What you are asked to do: Go through the entries below. Copy out every line that contains "sites".

*** Begin section ***

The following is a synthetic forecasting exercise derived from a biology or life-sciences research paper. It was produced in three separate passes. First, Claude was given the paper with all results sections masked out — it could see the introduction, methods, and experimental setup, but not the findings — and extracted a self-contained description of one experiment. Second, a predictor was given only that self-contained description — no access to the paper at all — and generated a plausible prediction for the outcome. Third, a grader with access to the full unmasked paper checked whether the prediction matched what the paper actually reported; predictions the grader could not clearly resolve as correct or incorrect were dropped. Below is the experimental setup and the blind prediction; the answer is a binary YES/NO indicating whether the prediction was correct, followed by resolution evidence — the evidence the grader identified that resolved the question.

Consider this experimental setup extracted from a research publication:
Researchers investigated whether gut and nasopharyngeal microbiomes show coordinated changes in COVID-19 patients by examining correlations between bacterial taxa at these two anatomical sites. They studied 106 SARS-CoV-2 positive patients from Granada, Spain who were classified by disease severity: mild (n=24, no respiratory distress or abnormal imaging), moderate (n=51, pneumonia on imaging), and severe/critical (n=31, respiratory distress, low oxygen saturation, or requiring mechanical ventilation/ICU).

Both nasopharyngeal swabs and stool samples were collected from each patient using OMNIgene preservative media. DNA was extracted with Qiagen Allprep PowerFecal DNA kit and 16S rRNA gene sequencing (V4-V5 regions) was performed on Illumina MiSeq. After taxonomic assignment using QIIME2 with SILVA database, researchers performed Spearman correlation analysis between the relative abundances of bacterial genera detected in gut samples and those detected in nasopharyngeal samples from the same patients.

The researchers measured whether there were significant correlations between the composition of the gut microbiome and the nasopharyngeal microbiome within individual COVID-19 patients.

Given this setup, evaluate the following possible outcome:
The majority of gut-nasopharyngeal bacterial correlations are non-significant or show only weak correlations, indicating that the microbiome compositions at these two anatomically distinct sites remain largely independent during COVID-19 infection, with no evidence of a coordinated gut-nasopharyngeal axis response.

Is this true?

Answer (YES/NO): NO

*** End section ***

Answer space:
Researchers investigated whether gut and nasopharyngeal microbiomes show coordinated changes in COVID-19 patients by examining correlations between bacterial taxa at these two anatomical sites. They studied 106 SARS-CoV-2 positive patients from Granada, Spain who were classified by disease severity: mild (n=24, no respiratory distress or abnormal imaging), moderate (n=51, pneumonia on imaging), and severe/critical (n=31, respiratory distress, low oxygen saturation, or requiring mechanical ventilation/ICU).
The majority of gut-nasopharyngeal bacterial correlations are non-significant or show only weak correlations, indicating that the microbiome compositions at these two anatomically distinct sites remain largely independent during COVID-19 infection, with no evidence of a coordinated gut-nasopharyngeal axis response.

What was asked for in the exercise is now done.